Spamassassin

SpamAssassin is a tool used for tagging and optionally deleting spam as it arrives. It works pretty well. It's available on rootaction.net and here is how to set it up from your shell account.

Installation

For your account, you need to create .forward and .procmailrc files. Your ~/.forward file must contain exactly the following text:

"|IFS=' ' && exec /usr/bin/procmail -f- || exit 75 #user"

Your ~/.procmailrc must contain exactly this text:

:0fw
| /usr/bin/spamassassin

Both files must be mode 600 and owned by you. They will be owned by you if you create them. To set the permissions to mode 600, run this command:

chmod 600 ~/.procmailrc ~/.forward

Filtering your spam to a separate folder

I expect most people grab their mail via POP today. For POP users, you will need to learn to use your mail programs built in filter. Filter either on "SPAM" in the subject field or on the "X-Spam-Status: Yes" field value.

Spam Assassin always does the wrong thing with mail from this address...

After SpamAssassin has run once (your first mail after installation) you will have a file named ~/.spamassassin/user_prefs which you can edit. You can place entries in the file to either blacklist (disallow) or whitelist (allow). Withthis feature, you can control how mail from certain addresses is always treated. There are examples in the file that should get you started. Here's another, in which comments are included on lines starting with "#" and any other line is a control element.

# SpamAssassin user preferences file.  See 'man Mail::SpamAssassin::Conf' for
# details of what can be tweaked.
#*
#* Note: this file is not read by SpamAssassin until copied into the user
#* directory. At runtime, if a user has no preferences in their home directory
#* already, it will be copied for them, allowing them to perform personalised
#* customisation.  If you want to make changes to the site-wide defaults,
#* create a file in /etc/spamassassin or /etc/mail/spamassassin instead.
###########################################################################

# How many hits before a mail is considered spam.
# required_hits               5

# Whitelist and blacklist addresses are now file-glob-style patterns, so
# "friend@somewhere.com", "*@isp.com", or "*.domain.net" will all work.
# whitelist_from      someone@somewhere.com
whitelist_from myfriend@hotmail.com

blacklist_from offers@somespammingcompany.com

More extensive information on whitelist and blacklist and the user_prefs file is available in the official documentation.

============================================================

- Exercise brief
Extract from the SpamAssassin setup text the passage starting with "I expect most" and going on through "can be tweaked.", copying it word for word.

============================================================

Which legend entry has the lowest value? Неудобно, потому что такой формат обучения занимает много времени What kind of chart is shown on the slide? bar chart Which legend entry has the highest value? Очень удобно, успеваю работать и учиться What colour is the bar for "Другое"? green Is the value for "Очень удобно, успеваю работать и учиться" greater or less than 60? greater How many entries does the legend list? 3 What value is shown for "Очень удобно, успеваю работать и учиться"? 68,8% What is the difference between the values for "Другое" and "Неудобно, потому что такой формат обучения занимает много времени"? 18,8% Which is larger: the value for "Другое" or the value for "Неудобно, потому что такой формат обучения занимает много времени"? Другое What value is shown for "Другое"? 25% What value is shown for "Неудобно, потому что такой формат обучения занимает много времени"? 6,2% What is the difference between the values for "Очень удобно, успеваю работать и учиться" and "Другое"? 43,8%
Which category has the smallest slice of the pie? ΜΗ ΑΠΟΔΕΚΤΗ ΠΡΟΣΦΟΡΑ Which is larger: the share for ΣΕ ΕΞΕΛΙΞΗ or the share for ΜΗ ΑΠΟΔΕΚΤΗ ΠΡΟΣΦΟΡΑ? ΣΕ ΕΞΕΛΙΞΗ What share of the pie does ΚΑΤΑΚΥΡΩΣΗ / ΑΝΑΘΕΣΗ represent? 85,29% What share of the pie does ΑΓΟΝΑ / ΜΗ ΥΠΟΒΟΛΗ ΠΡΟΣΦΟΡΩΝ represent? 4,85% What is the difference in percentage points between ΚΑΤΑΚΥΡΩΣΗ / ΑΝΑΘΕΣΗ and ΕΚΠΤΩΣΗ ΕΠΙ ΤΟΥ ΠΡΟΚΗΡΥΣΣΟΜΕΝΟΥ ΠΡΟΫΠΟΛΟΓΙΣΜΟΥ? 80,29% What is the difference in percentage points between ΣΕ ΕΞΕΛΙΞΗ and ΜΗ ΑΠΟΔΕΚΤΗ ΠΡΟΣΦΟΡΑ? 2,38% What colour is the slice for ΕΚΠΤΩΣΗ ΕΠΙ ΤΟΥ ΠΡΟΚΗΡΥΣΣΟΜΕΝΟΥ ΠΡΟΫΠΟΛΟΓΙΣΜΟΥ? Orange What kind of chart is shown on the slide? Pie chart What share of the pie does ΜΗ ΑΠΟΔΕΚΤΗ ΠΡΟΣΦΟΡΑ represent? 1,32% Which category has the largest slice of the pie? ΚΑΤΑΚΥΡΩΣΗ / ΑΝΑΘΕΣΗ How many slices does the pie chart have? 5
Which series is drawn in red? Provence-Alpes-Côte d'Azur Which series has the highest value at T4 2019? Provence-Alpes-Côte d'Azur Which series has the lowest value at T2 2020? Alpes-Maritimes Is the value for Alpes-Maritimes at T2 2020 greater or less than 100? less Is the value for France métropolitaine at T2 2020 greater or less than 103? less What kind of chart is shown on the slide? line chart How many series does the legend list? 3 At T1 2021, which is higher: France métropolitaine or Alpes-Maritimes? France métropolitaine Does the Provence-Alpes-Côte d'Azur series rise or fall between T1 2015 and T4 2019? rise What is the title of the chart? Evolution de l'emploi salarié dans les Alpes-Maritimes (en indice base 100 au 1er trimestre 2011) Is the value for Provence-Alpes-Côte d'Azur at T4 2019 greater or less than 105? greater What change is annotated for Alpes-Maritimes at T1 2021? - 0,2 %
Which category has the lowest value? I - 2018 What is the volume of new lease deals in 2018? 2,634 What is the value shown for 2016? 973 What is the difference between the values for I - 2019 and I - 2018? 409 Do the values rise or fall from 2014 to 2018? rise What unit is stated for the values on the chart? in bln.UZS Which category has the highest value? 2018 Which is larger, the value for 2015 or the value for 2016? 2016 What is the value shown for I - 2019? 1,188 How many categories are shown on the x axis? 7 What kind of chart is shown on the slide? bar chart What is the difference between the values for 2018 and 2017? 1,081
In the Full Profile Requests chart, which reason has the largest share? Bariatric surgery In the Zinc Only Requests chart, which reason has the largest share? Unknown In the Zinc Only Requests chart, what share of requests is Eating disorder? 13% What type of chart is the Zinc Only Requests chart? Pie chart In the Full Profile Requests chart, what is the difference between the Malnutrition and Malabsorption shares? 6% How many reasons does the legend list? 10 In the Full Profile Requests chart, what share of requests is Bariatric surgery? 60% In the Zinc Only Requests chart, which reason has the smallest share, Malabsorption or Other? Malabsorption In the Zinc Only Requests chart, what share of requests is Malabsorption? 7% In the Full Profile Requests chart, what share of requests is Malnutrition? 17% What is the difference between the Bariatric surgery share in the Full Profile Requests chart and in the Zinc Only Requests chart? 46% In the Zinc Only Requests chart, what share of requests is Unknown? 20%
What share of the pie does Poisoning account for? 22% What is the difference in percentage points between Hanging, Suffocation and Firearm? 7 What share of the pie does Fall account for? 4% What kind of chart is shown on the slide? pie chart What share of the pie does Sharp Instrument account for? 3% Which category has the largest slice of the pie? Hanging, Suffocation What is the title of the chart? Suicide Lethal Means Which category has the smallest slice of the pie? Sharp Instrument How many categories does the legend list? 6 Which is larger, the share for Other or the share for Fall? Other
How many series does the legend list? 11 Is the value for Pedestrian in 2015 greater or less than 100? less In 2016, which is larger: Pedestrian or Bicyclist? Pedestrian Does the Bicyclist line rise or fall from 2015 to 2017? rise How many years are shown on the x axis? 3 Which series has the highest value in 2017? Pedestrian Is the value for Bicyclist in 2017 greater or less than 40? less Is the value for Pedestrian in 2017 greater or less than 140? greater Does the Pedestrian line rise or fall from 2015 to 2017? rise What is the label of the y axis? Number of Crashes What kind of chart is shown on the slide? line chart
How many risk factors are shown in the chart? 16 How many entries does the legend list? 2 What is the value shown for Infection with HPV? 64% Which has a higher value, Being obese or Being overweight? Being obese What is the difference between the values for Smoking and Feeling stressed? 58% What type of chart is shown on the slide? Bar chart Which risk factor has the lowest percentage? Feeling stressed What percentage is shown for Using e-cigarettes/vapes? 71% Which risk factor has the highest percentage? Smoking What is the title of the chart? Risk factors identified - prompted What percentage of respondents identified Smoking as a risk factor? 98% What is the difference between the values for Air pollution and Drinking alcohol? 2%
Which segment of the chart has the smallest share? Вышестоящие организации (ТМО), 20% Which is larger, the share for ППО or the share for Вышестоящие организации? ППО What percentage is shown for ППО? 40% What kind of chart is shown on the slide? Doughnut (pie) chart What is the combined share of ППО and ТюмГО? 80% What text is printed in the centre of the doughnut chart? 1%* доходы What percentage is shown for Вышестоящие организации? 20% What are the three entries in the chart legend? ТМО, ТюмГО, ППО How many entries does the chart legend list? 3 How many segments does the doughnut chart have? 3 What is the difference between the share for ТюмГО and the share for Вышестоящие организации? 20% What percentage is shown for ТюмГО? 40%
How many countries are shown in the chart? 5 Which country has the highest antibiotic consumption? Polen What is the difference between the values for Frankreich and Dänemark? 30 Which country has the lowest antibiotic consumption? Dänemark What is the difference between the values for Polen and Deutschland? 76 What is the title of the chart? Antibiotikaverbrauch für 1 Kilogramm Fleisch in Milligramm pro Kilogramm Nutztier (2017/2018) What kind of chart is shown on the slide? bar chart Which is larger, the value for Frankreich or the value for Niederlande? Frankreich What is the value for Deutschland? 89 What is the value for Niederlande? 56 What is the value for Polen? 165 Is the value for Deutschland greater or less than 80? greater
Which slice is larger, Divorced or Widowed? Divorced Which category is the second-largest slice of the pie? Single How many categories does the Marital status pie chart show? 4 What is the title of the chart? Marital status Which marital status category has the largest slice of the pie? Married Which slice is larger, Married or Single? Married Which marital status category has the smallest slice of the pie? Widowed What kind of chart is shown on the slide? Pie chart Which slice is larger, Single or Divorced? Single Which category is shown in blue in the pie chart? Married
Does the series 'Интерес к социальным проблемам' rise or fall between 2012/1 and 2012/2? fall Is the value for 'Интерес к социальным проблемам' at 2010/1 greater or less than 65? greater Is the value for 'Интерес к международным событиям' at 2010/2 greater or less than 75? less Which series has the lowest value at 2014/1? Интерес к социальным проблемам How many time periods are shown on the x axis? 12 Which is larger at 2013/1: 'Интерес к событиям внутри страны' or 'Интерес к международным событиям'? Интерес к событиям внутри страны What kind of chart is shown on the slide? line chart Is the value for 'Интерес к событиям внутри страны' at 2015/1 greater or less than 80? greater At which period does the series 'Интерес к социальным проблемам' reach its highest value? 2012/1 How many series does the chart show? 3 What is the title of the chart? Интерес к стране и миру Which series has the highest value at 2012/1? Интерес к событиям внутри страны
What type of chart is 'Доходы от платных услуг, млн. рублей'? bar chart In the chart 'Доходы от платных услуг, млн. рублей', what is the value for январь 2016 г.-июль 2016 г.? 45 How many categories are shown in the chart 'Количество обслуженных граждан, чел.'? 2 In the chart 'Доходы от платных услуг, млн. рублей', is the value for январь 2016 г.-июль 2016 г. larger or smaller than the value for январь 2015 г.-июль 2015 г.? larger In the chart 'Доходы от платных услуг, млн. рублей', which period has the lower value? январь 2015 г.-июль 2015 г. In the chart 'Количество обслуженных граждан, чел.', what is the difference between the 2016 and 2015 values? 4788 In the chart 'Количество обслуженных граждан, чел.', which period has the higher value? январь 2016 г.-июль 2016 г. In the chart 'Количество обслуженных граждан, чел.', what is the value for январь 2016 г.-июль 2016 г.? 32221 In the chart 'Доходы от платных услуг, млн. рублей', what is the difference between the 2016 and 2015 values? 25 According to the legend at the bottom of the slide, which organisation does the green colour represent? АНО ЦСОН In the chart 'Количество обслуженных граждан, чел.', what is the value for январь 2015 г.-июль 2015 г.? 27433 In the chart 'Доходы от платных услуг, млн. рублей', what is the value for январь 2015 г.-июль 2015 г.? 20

============================================================

- Solution to this exercise
I expect most people grab their mail via POP today. For POP users, you will need to learn to use your mail programs built in filter. Filter either on "SPAM" in the subject field or on the "X-Spam-Status: Yes" field value.

Spam Assassin always does the wrong thing with mail from this address...

After SpamAssassin has run once (your first mail after installation) you will have a file named ~/.spamassassin/user_prefs which you can edit. You can place entries in the file to either blacklist (disallow) or whitelist (allow). Withthis feature, you can control how mail from certain addresses is always treated. There are examples in the file that should get you started. Here's another, in which comments are included on lines starting with "#" and any other line is a control element.

# SpamAssassin user preferences file.  See 'man Mail::SpamAssassin::Conf' for
# details of what can be tweaked.